Updated: Jul 9, 2020
I am not too sure where or how to start as I have so many things to say. But here goes.
By way of introduction, I am a mixed-race woman (White mother & Black Carribean father) who some would say was brought up in a ‘white’ world. My Carribean heritage was hardly ever discussed when I was growing up, the language (patois) not taught to us by my father for fear that we would get singled out at school if we started mixing one language with the other and be made cruelly fun of, and the culture not much spoken about either let alone immersed in me. It wasn’t until I was 12 years of age that I got acquainted with my other culture, meeting for the 1st time my Black aunties, uncles and cousins. I felt instantly home, in my second ‘home’ – joy!
As a mixed-race person, you do get subjected to forms of abuse, unbeknownst to many, where you hear on one side with a certain disdain that you’re not ‘white’ enough and on the other that you’re not ‘black’ enough, in other words that you do not belong - this is rejection. In parallel and to confuse things further, whilst it makes no such distinction, the US is still clinging on to the ‘one-drop rule’ (assigning minority status to mixed-race individuals), very much prevalent other there: one drop & one hate!
But what essentially matters is how you feel inside and dare I say that I have always felt more Black than anything else. This cannot be explained so no need to try I also tell my sisters who feel the complete opposite, which is fine as let’s be clear, it does not mean they are rejecting their Black heritage.

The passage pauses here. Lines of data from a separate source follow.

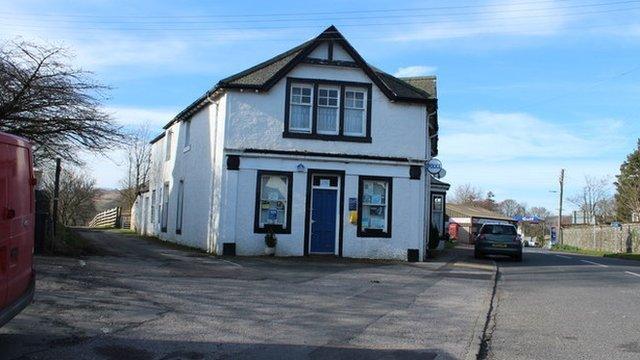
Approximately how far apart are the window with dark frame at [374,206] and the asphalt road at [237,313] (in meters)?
4.31

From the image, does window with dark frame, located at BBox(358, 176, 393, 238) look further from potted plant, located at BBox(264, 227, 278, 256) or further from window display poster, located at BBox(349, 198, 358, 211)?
potted plant, located at BBox(264, 227, 278, 256)

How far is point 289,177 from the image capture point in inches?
798

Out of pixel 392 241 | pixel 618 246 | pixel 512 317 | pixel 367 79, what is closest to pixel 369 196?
pixel 392 241

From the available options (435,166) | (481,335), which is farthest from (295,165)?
(481,335)

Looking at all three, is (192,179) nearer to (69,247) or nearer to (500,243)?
(69,247)

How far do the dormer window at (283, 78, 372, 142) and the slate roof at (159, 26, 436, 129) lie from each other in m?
0.48

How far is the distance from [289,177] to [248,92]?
117 inches

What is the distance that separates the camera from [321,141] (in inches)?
809

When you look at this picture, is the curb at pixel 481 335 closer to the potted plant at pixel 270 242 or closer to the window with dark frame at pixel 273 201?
the potted plant at pixel 270 242

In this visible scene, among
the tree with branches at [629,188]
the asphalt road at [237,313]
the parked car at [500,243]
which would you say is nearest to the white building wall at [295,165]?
the asphalt road at [237,313]

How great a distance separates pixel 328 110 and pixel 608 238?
38.0 meters

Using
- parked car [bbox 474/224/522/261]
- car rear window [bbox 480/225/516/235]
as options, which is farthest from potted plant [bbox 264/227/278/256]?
car rear window [bbox 480/225/516/235]

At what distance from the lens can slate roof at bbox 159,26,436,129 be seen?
20.2 meters

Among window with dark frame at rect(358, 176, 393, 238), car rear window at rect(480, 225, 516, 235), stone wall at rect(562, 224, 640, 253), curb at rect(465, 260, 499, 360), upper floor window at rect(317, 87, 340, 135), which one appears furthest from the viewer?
stone wall at rect(562, 224, 640, 253)
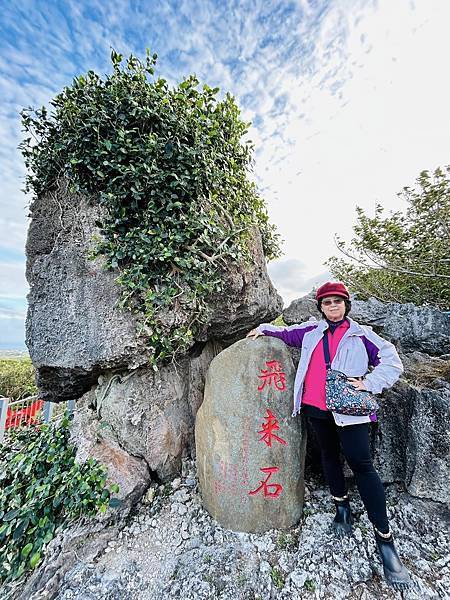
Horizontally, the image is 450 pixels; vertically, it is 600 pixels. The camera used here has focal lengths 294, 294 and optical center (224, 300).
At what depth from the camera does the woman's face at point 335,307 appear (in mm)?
2952

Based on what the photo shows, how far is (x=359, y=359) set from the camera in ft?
9.19

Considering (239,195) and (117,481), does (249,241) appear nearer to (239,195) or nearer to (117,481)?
(239,195)

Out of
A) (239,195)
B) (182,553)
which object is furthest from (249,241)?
(182,553)

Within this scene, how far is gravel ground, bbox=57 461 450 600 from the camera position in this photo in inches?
97.2

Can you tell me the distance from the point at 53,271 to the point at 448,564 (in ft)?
16.3

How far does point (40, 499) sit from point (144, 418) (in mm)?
1265

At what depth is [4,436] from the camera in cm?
582

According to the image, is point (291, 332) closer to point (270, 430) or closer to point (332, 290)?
point (332, 290)

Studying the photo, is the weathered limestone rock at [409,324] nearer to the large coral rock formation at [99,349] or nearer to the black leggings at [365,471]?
the large coral rock formation at [99,349]

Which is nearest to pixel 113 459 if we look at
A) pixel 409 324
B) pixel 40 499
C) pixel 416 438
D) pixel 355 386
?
pixel 40 499

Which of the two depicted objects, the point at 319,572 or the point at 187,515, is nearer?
the point at 319,572

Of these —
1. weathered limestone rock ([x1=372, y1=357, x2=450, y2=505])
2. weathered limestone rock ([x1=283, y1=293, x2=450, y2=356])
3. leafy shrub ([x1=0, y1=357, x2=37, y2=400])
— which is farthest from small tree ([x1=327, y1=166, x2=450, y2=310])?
leafy shrub ([x1=0, y1=357, x2=37, y2=400])

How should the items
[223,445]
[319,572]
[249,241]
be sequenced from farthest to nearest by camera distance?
[249,241], [223,445], [319,572]

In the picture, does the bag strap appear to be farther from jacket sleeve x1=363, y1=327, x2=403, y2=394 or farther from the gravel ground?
the gravel ground
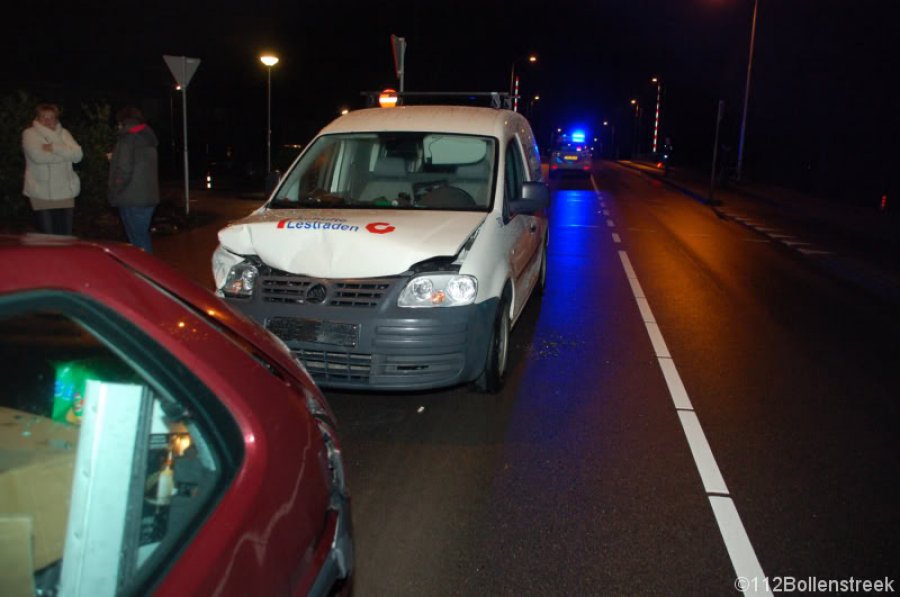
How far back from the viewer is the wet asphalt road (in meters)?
3.77

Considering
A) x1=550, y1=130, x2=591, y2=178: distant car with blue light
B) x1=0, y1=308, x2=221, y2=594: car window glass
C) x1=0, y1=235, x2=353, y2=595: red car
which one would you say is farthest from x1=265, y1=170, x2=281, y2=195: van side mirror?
x1=550, y1=130, x2=591, y2=178: distant car with blue light

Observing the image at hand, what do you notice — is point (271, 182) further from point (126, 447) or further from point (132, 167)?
point (126, 447)

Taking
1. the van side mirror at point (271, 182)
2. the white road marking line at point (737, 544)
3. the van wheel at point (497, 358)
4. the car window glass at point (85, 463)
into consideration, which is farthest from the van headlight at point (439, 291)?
the car window glass at point (85, 463)

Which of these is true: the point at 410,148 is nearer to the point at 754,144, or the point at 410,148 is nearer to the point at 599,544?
the point at 599,544

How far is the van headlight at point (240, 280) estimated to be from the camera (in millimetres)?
5605

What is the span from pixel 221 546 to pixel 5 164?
12.2m

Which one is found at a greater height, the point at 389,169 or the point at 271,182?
the point at 389,169

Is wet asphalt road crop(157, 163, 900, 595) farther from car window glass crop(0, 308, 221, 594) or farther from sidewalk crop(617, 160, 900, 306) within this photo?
sidewalk crop(617, 160, 900, 306)

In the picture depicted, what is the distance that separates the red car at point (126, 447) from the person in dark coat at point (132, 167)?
297 inches

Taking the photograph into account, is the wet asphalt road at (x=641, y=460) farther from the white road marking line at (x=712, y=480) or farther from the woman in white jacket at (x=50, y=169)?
the woman in white jacket at (x=50, y=169)

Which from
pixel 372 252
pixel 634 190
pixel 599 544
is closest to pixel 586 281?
pixel 372 252

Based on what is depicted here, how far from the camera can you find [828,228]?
1970 centimetres

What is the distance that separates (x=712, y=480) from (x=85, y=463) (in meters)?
3.82

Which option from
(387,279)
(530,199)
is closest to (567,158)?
(530,199)
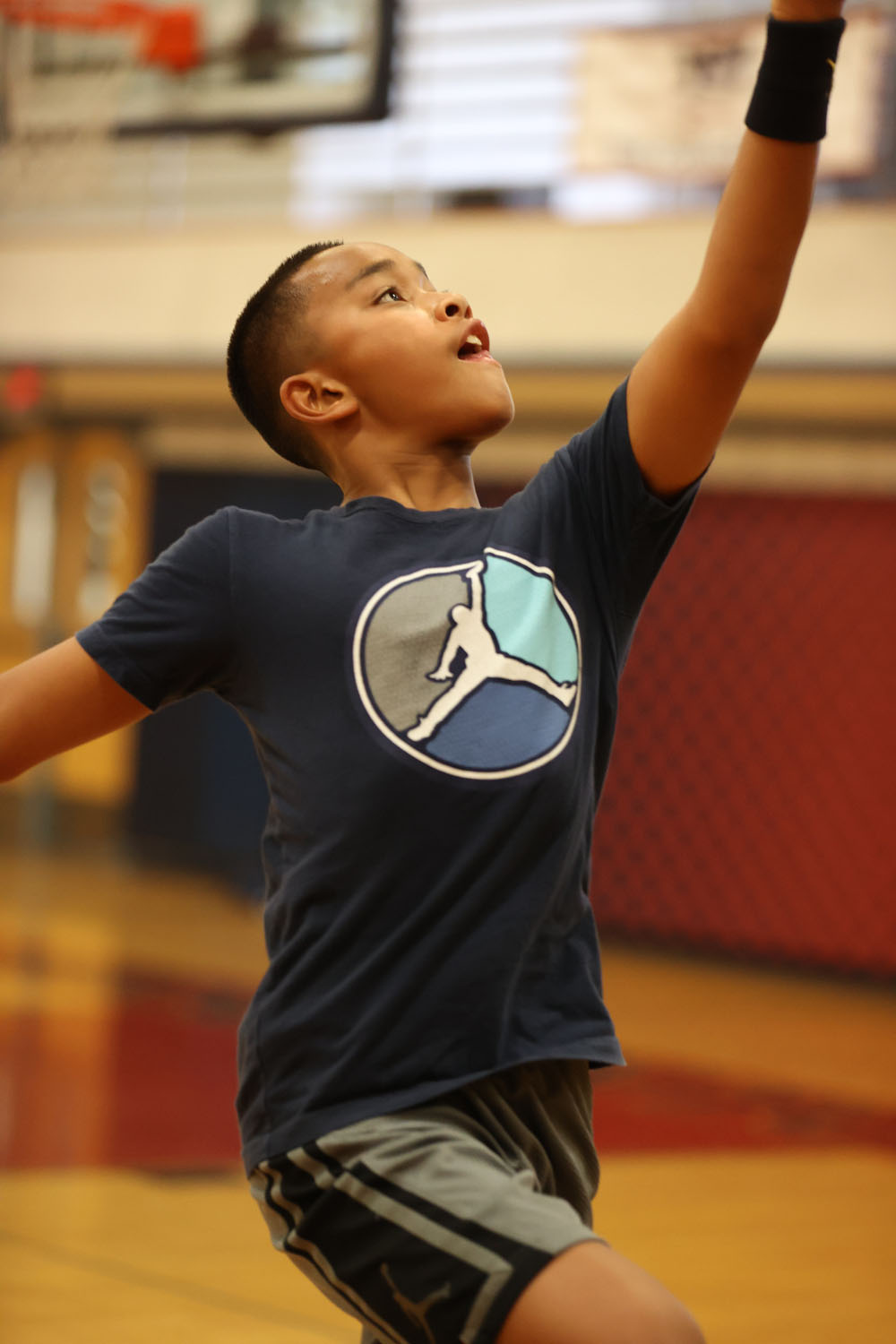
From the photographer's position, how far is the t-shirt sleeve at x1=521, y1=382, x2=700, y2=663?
60.0 inches

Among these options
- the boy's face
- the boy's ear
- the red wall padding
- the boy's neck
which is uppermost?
the boy's face

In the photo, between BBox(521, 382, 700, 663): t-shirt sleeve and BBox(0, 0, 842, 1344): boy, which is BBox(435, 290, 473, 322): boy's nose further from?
BBox(521, 382, 700, 663): t-shirt sleeve

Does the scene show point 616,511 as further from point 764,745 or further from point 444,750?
point 764,745

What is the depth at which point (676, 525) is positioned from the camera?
5.15 ft

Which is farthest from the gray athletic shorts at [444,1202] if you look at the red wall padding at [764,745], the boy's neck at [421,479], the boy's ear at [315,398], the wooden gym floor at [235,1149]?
the red wall padding at [764,745]

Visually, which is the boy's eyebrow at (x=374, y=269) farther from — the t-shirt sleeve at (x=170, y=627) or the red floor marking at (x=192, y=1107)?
the red floor marking at (x=192, y=1107)

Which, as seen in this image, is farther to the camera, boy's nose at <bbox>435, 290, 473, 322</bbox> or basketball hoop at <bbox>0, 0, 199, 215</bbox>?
basketball hoop at <bbox>0, 0, 199, 215</bbox>

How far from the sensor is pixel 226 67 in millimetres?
7098

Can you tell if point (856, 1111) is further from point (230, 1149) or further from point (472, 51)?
point (472, 51)

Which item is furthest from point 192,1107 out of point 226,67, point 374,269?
point 226,67

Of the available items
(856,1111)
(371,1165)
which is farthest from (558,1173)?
(856,1111)

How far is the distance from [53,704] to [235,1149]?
9.92ft

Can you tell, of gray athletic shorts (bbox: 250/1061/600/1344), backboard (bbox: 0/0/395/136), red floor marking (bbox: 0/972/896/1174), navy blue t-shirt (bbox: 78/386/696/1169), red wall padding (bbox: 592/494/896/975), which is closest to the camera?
gray athletic shorts (bbox: 250/1061/600/1344)

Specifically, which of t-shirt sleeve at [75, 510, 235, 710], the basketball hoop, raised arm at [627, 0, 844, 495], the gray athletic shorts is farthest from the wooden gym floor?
the basketball hoop
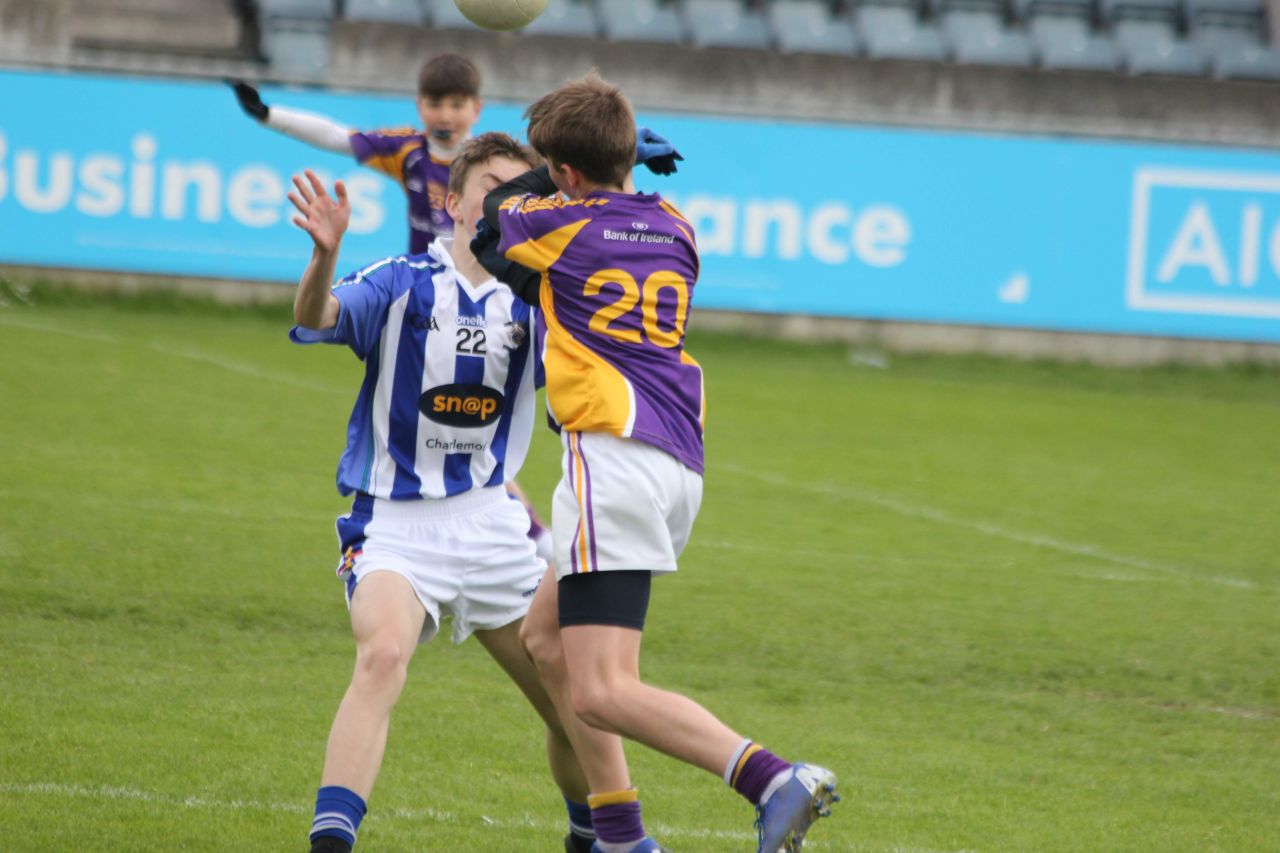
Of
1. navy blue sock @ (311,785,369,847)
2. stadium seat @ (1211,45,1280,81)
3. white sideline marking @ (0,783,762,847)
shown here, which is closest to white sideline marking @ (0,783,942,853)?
white sideline marking @ (0,783,762,847)

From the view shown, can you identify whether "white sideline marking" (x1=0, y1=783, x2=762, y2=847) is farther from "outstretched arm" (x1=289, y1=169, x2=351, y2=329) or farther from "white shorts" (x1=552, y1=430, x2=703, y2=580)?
"outstretched arm" (x1=289, y1=169, x2=351, y2=329)

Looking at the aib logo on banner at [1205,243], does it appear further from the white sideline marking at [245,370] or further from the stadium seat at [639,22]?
the white sideline marking at [245,370]

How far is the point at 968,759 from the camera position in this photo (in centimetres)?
568

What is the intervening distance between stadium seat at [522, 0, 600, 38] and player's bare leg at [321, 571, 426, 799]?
14.7 m

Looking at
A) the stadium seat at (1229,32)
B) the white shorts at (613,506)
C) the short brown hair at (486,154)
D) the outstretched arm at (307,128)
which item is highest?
the stadium seat at (1229,32)

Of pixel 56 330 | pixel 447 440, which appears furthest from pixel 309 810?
pixel 56 330

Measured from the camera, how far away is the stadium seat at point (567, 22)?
18641 millimetres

We just respect each other’s feelings.
Feelings are what counts and make a difference, as much as respect.
I (always) feel deeply cut when I hear about racism, witness acts of violence towards Black people be it fictional (movies) or real (news/tv) and manage to watch with great difficulty movies about slavery (takes me several goes, always!) as I become defensive and reactive. In passing, one of my favourite actors turned directors, Spike Lee whom I had the immense privilege of meeting in person a few years back for a book signing preceded by a question-answer session, overtly depicts racism in America in a way that no one else does. He is one who keeps the conversation truly alive!
I know loads of other races do too and most importantly feel, it is just more profound in Black people themselves.
This piece wouldn’t be complete without unmasking racial micro-aggressions I still experience to this day such as ‘but you’re not Black!’, ‘you’re Black-ish’, ‘you’re quite pale’, ‘you’re light-skinned’, ‘I see you as White’, ‘you don’t tan’ etc.. But my Black side is very much present and 100% alive and again that’s that. I’ve also openly and shamelessly been told: ‘I couldn’t date a Black person but you, you’re OK’!! Deeply offended I was as that is turning a gigantic blind eye to my other race. How dare you as it is there, very much part of me and who I am, like it or not!
Actively feeling, actively respecting, actively listening and actively seeing past a ‘colour’ is what we all need to forge an Ally-ance for a better world for all of us and our children, right here, right now. Let’s keep the conversation Ally-ve!